O terceiro é a imputabilidade. A princípio, todos temos a capacidade de entender o que estamos fazendo e nos determinarmos de acordo com esse entendimento. Mas é óbvio que isso não é verdade. Uma criança não sabe o que faz. Da mesma forma, um louco também não sabe o que faz.
Mas o que chamamos comumente de loucura não é algo tecnicamente preciso. Para a nossa lei, “é isento de pena o agente que, por doença mental ou desenvolvimento mental incompleto ou retardado, era, ao tempo da ação ou da omissão, inteiramente incapaz de entender o caráter ilícito do fato ou de determinar-se de acordo com esse entendimento” e “a pena pode ser reduzida de um a dois terços, se o agente, em virtude de perturbação de saúde mental ou por desenvolvimento mental incompleto ou retardado não era inteiramente capaz de entender o caráter ilícito do fato ou de determinar-se de acordo com esse entendimento”.

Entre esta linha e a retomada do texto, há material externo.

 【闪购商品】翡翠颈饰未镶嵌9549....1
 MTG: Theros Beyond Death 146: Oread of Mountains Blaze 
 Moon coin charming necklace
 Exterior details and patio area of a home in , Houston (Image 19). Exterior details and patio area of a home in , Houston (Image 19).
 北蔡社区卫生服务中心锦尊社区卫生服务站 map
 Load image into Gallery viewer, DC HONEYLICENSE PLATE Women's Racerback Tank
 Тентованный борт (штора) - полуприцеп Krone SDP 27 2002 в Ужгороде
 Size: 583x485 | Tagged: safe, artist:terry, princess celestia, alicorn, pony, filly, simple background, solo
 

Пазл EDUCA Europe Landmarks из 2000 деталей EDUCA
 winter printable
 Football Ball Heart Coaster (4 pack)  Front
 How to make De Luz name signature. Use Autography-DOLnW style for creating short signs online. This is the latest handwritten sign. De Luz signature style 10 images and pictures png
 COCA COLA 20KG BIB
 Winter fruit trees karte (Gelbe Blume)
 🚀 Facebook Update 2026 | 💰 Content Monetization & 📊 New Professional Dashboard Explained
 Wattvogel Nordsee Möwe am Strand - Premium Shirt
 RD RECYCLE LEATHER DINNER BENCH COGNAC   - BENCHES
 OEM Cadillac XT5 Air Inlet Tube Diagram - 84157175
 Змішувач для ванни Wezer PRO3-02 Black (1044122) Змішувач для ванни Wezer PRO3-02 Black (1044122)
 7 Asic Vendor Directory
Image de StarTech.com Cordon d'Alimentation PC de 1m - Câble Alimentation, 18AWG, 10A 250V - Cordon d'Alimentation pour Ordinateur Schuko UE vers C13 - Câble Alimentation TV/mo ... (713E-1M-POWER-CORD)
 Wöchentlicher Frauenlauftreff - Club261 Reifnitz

Quando a pessoa é inteiramente incapaz, a lei a isenta de pena. Quando ela não é inteiramente incapaz de entender o que estava fazendo ou de se controlar, ela é punida, só que sua punição é diminuída de um a dois terços.
Óbvio que o magistrado não é a pessoa ideal para analisar se alguém sabia o que estava fazendo ou podia se controlar no momento do crime. O magistrado não entende de esquizofrenia, psicoses ou qualquer outra perturbação mental. Essa análise é apresentada no laudo pericial, baseada em um exame médico-legal (incidente de insanidade mental), feita quase sempre a pedido da defesa, mas que pode ser ordenada pelo magistrado sem que ninguém tenha pedido, ou mesmo requisitada pela acusação.
Mas isso quer dizer que se o louco provar que é louco ele estará livre?
Não. Embora ele seja considerado inimputável, se ficar provado que ele é quem cometeu o ato considerado delituoso, a Justiça precisará proteger a sociedade do louco (e vice-versa). É por isso que nossa lei prevê a chamada absolvição imprópria.
Na absolvição imprópria, o magistrado conclui que fulano fez o que a acusação alegou que ele fez, que se ele fosse mentalmente capaz ele seria punido como qualquer outro criminoso, mas que como o acusado era incapaz de entender o que estava fazendo, a pena prevista na lei não pode ser imputada a ele. Em vez disso, o magistrado ordena que ele seja internado (nos casos de crimes mais severos, que normalmente seriam punidos com reclusão, como no caso do homicídio) ou que receba tratamento ambulatorial (nos casos de crimes mais leves, que normalmente seriam punidos com detenção, como, por exemplo, no caso da lesão corporal culposa).